From Wikipedia, the free encyclopedia
Joe Lopez y Grupo Mazz
Jimmy Gonzalez y Grupo Mazz
OriginBrownsville, Texas, United States
GenresTejano, Mexican cumbia
Years active1978–2018
LabelsFreddie Records, Capitol EMI Latin, Cara Records

Mazz is a Tejano band originally from Brownsville, Texas.[1] The band was known for their idiosyncratic and innovative form of Tejano cumbia which made them distinguishable among their counterparts.[2][3] Mazz became one of the most popular Tejano music bands during the genre's 1990s golden age. Mazz won the Latin Grammy Award for Best Tejano Album in 2001, 2002, 2003, 2004, and in 2009, the most wins for a Tejano musician.[2] They landed their first major recording contract with EMI Latin in the early 1990s, before switching to Freddie Records in 1999.[2] Joe Lopez and Jimmy Gonzalez formed Mazz in 1978 before disbanding and creating smaller bands throughout their careers.[2] Gonzalez was known for blending a variety of genres into his basic Tejano sound, a formula he continued to use up until his final release, Porque Todavía te Quiero (2018).[2] Gonzalez was pronounced dead in San Antonio, Texas on June 6, 2018, after suffering from low blood sugar as a result of his diabetes.[2]

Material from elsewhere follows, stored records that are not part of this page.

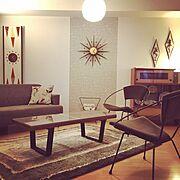 スパゲッティライト/飾り棚/賃貸/壁紙DIY/アイアン/ネルソンベンチ…などのインテリア実例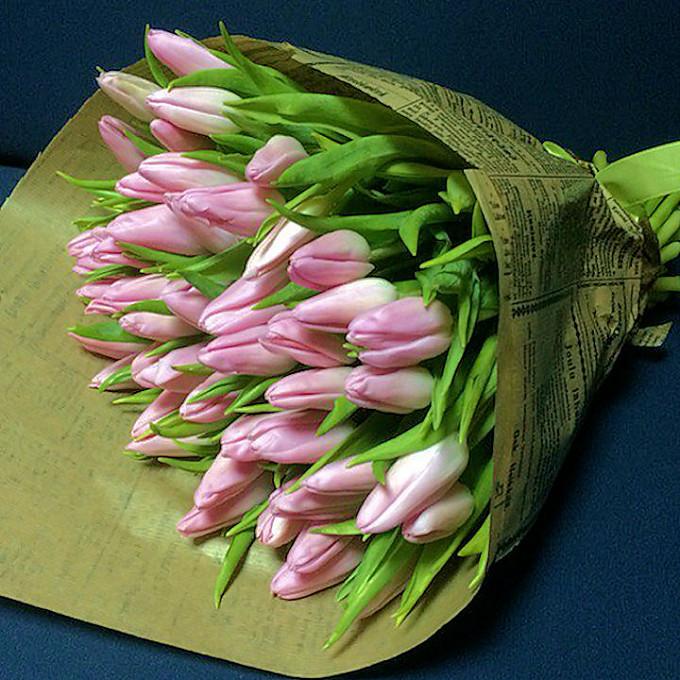 Лента фирменная — 3 шт., Упаковка Крафт-бумага — 2 шт., Тюльпан (розовый) — 51 шт.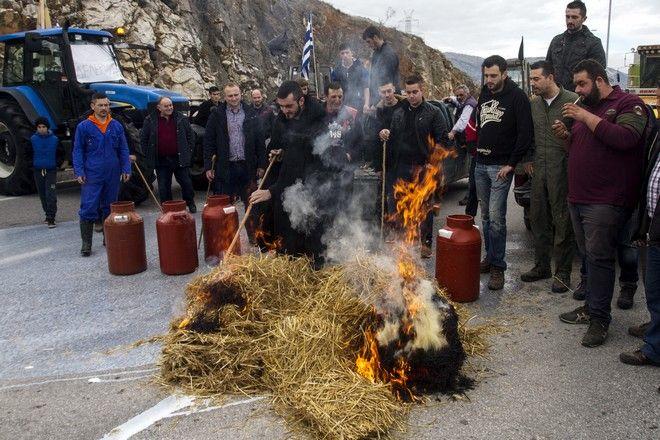 ΛΑΡΙΣΑ-Κτηνοτρόφοι από την ευρύτερη περιοχή του Τυρνάβου προχώρησαν σήμερα το πρωί του Σαββάτου 4 Φεβρουαρίου  σε διαμαρτυρία για τα προβλήματα που αντιμετωπίζουν, συντασσόμενη με τον αγώνα των αγροτών που έχουν εδώ και ημέρες στήσει μπλόκο στην εθνική οδό Λάρισας β Κοζάνης, στο ύψος της Μελούνας.(EUROKINISSI/ΜΙΧΑΛΗΣ ΜΠΑΤΖΙΟΛΑΣ)
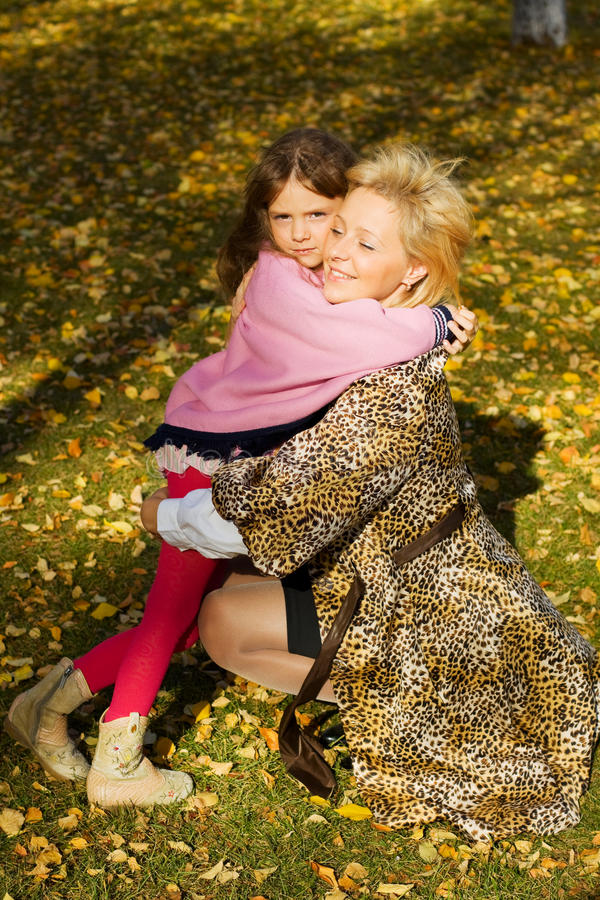 Mutter und Tochter. lizenzfreies stockbild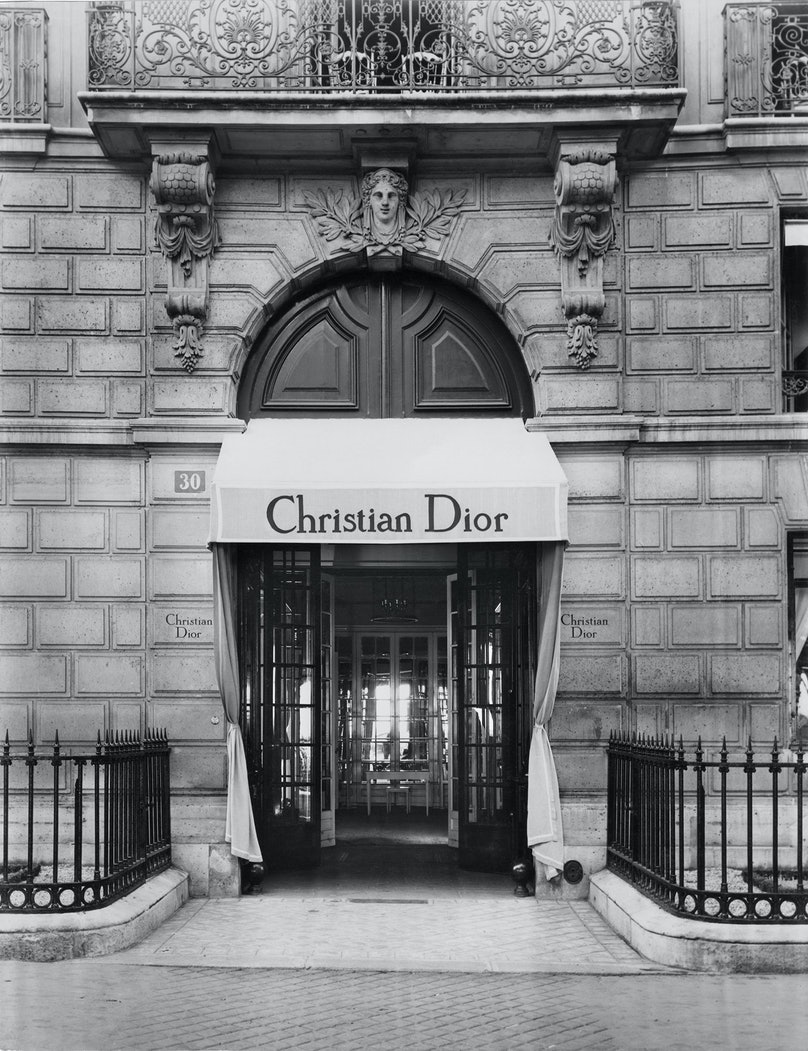 The façade of 30 avenue Montaigne, circa 1947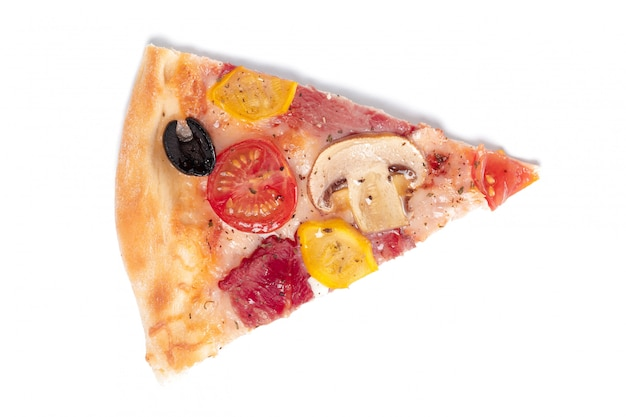 分離された新鮮なイタリアの古典的なオリジナルピザのスライス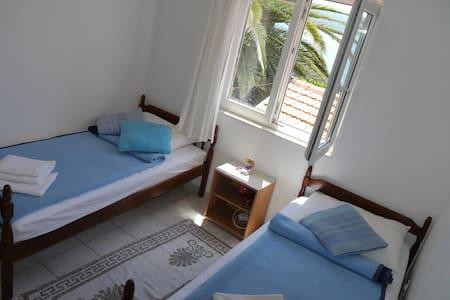 Doris IV Komarna apartment - Komarna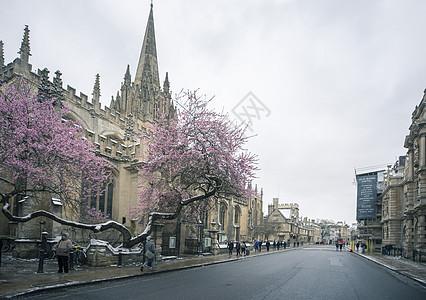 英国牛津大学雪景图片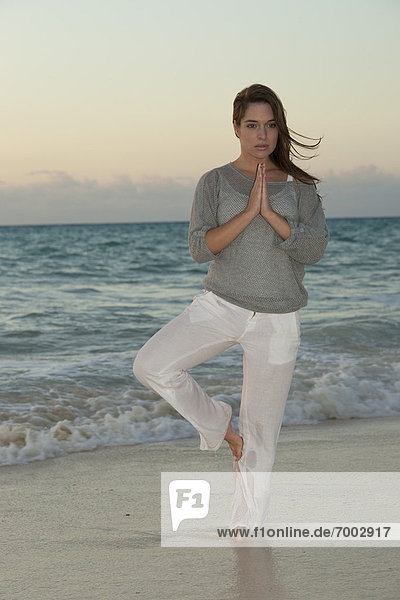 Woman  Reef Playacar Resort and Spa Hotel  Playa del Carmen  Quintana Roo  Yucatan Peninsula  Mexico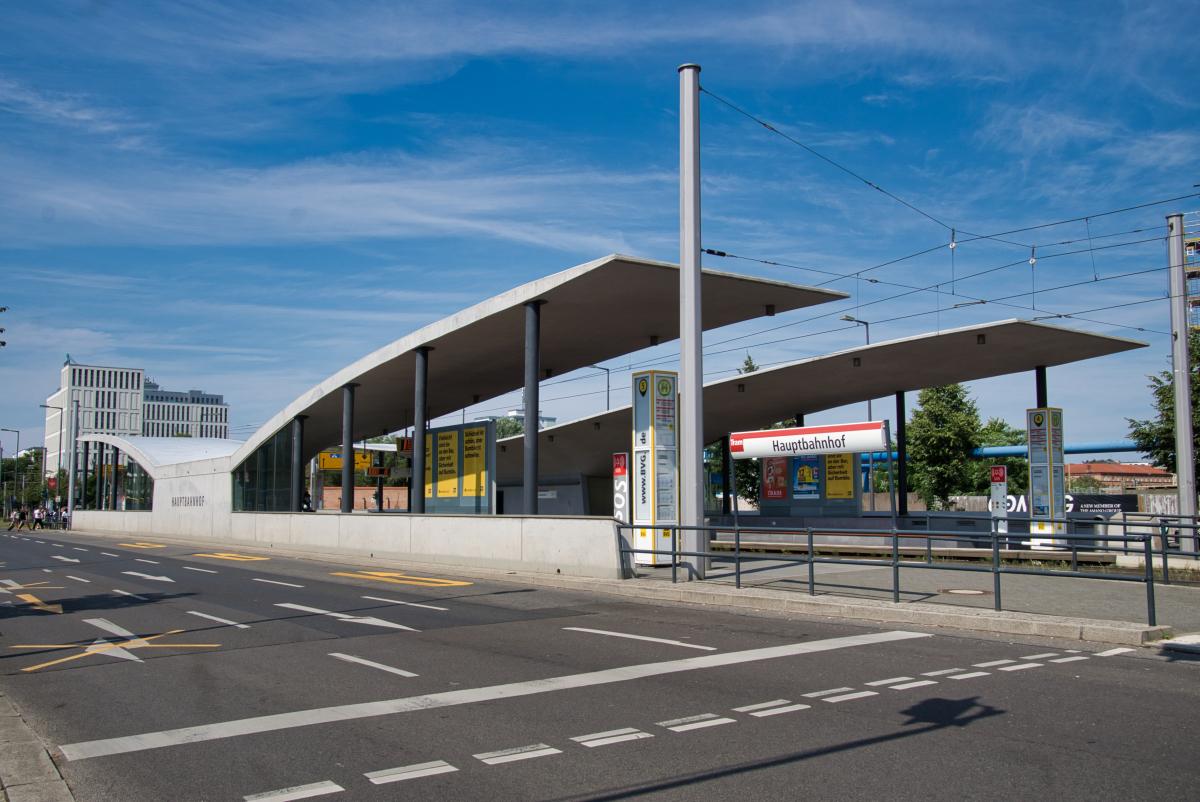 Hauptbahnhof Tramway Station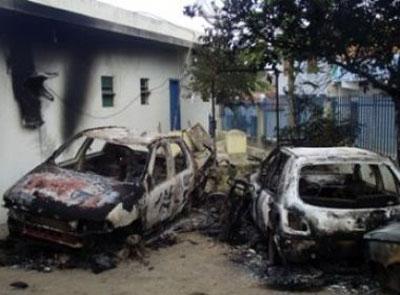 Barrocas: Delegacia é atacada e veículos incendiados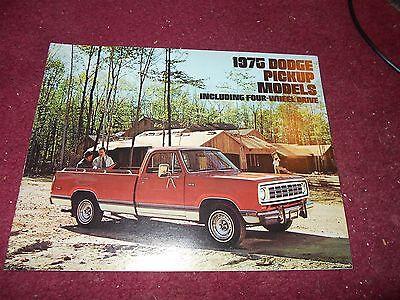 1975 Dodge Club Cab Pickup Truck D100 D200 W100//200 Dealer Mailer Sales Brochure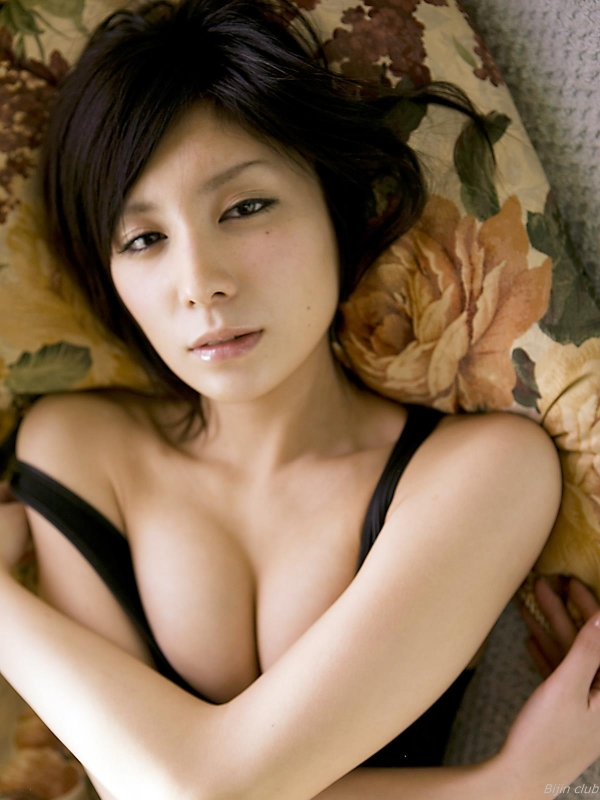 AVデビューの仲村みう(26)ヌードエロ画像113枚・112枚目の画像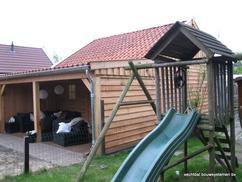 Garage Met Veranda : Tuinhuis met veranda zwart gebeitst met eikenhouten staanders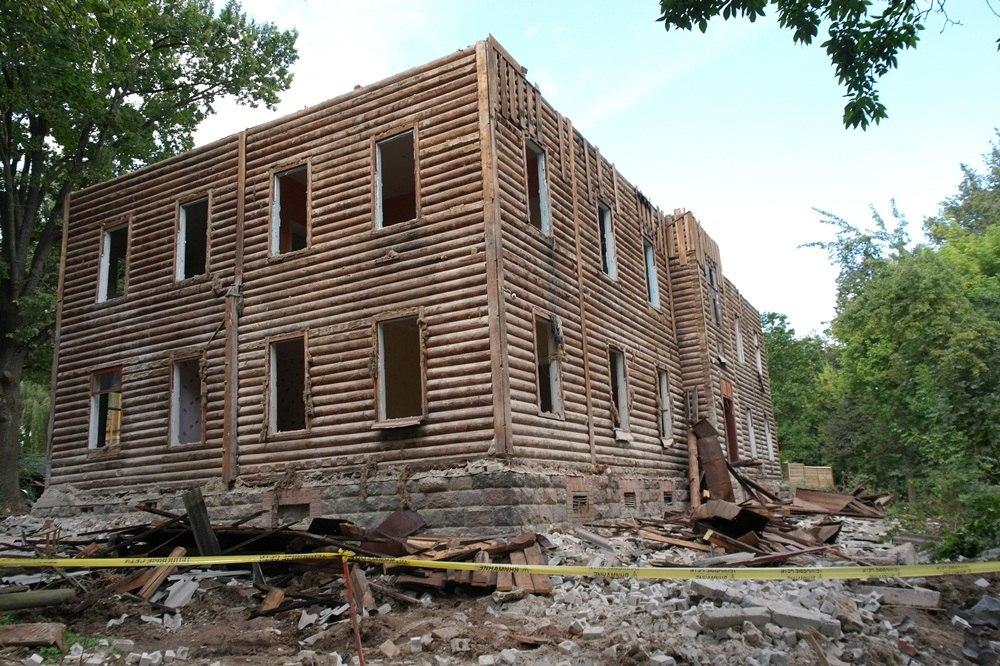 """Уникальный дом, который должен был """"вот-вот рухнуть сам"""", бурили несколько дней. Фото Александры Перелайко."""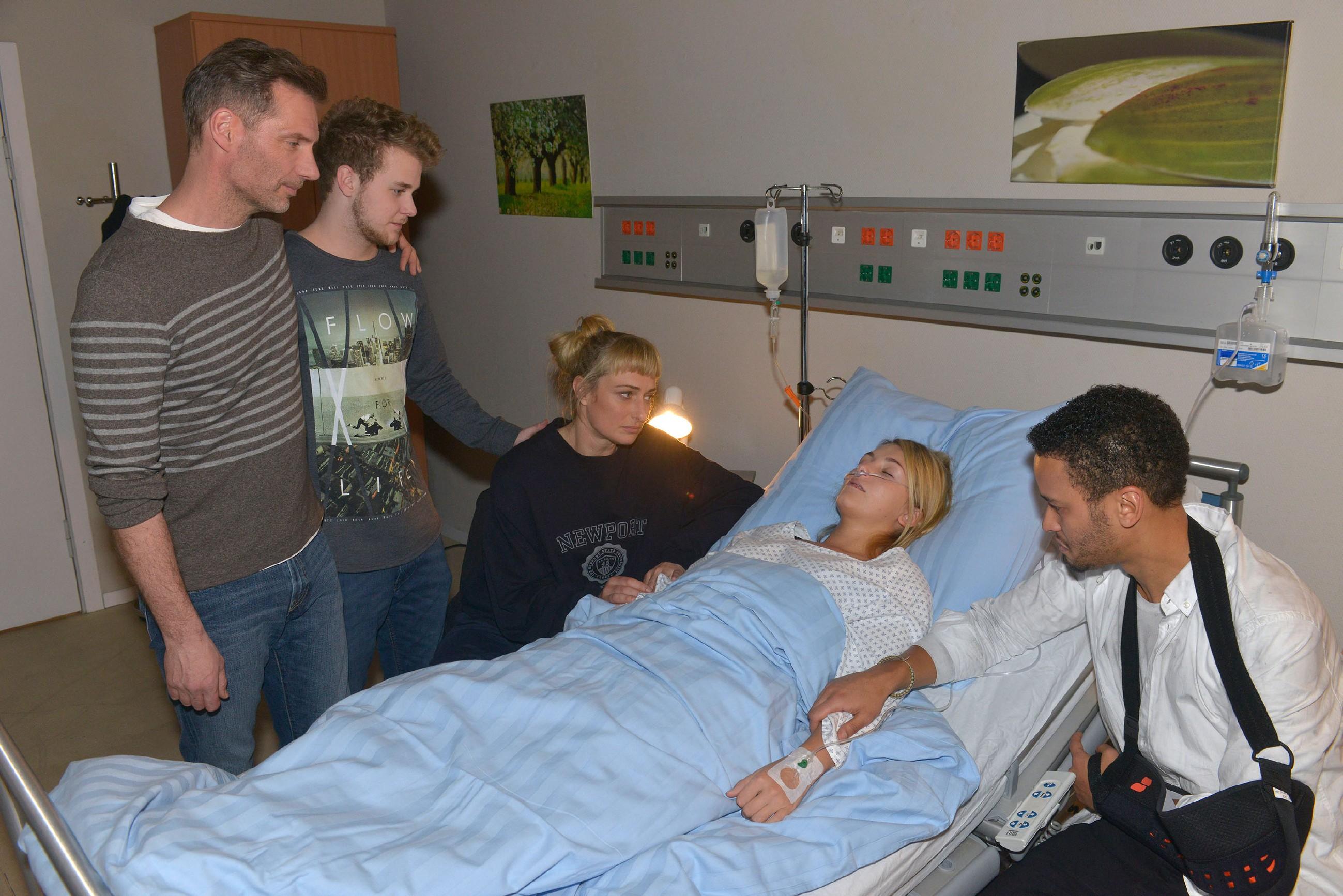 Alexander (Clemens Löhr, l.), Jonas (Felix van Deventer, 2.v.l.) und Maren (Eva Mona Rodekirchen M.) sind froh, dass Lilly (Iris Mareike Steen) dank Amar (Thando Walbaum) mit einer leichten Rauchvergiftung davongekommen ist. (Quelle: RTL / Rolf Baumgartner)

Mazz was founded by Joe Lopez and Jimmy Gonzalez in 1978.[2] Grupo Mazz were known for using the synthesizer and blending rock and roll into their original Tejano music sound.[4] They earned a marketing contract with Coors in the mid-1980s that provided the band with exposure.[4] The marketing success of Coors enabled the band to tour in Florida, California, and much of the southwest and Pacific coast states of the United States.[4] The band's repertoire included award-winning songwriter Luis Silva who provided the band's earliest success with "Laura Ya No Vive Aquí", "Olvidaré Tu Nombre", and "Otra Vez".[4] Grupo Mazz began receiving top honors at the Tejano Music Awards, winning Single of the Year, Best Tejano Album, Male Vocalist of the Year, and Showband of the Year.[4] By 1986, Grupo Mazz began selling 50,000 units and became one of the top-selling Tejano acts.[5] The group had a reputation as being "bad boys" of the Tejano music industry, they were known to be late at their shows.[5] The single "Laura Ya No Vive Aqui" peaked atop Billboard's Latin music charts in March 1987.[4] The band's 1987 album Beyond took Album of the Year honors at the 1988 Tejano Music Awards, while Lopez and Gonzalez won Vocal Duo of the Year.[6]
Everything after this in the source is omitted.